Lors d'un rassemblement à Versailles, Jean-Noël Barrot, ministre des Affaires étrangères et vice-président du MoDem, a exprimé que le futur président de la République doit impérativement "rendre le pouvoir aux Français". "Ce n'est pas parce qu'on n'est pas candidat que l'on doit se taire", a-t-il lancé devant quelque 700 participants à la "Fête de la démocratie".
Barrot a souligné un danger sérieux : la présidentielle pourrait être "confisquée" par des mouvements tels que le Rassemblement national et La France insoumise, qu'il considère comme "deux poisons" pour la démocratie.
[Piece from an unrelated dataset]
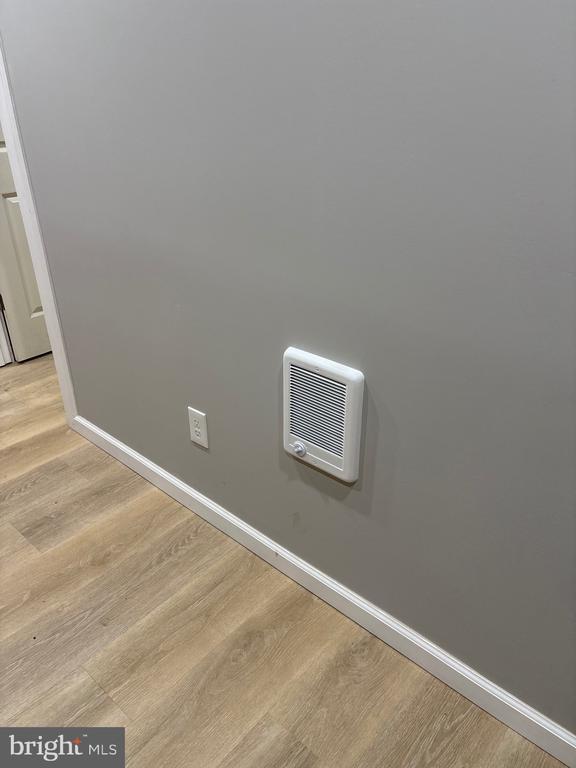 Building Photo - 1270 Liberty St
Selon lui, ces partis cherchent des "boucs émissaires", le RN pointant du doigt "l'étranger, le musulman" et LFI se focalisant sur "le riche, le juif, le journaliste".
En discussion avec le MoDem aux côtés d'Emmanuel Macron depuis 2017, Barrot a aussi évoqué une "fatigue démocratique" causée par des décennies de mépris des élites face aux bouleversements globaux, notamment la colère des classes moyennes et populaires. Pour lui, le président de 2027 devra être convaincant en se mettant au service des citoyens.
Parmi les priorités qu'il a citées figurent la décentralisation des pouvoirs, l'instauration d'une retraite par points dans le cadre d'un "contrat social entre générations", ainsi qu'un "pacte civique" promouvant un service civique obligatoire et un contrôle strict des réseaux sociaux.
Il a également précisé que dans ses 100 premiers jours, le président devra soumettre ces idées aux Français par référendum. "Le choix du Premier ministre, également crucial, sera déterminant pour construire une coalition efficace", a-t-il ajouté, soulignant l'importance d'une approche collaborative.
Francis Bayrou, ancien Premier ministre, a partagé son inquiétude quant à l'endettement croissant de la France, insistant sur le rôle actif des citoyens pour orienter les politiques à adopter. "Les dirigeants suivent l'opinion publique", a-t-il afirmé.
Yaël Braun-Pivet, présidente de l'Assemblée nationale, a insisté sur l'urgence de renforcer la démocratie avec un Parlement mieux armé et plus d'interactions avec les élus locaux. D'autres intervenants, comme Laurence Parisot, Philippe Aghion, Gaspard Koenig et Zahia Ziouani, ont également partagé leurs réflexions sur l'état actuel de la démocratie et ses défis futurs.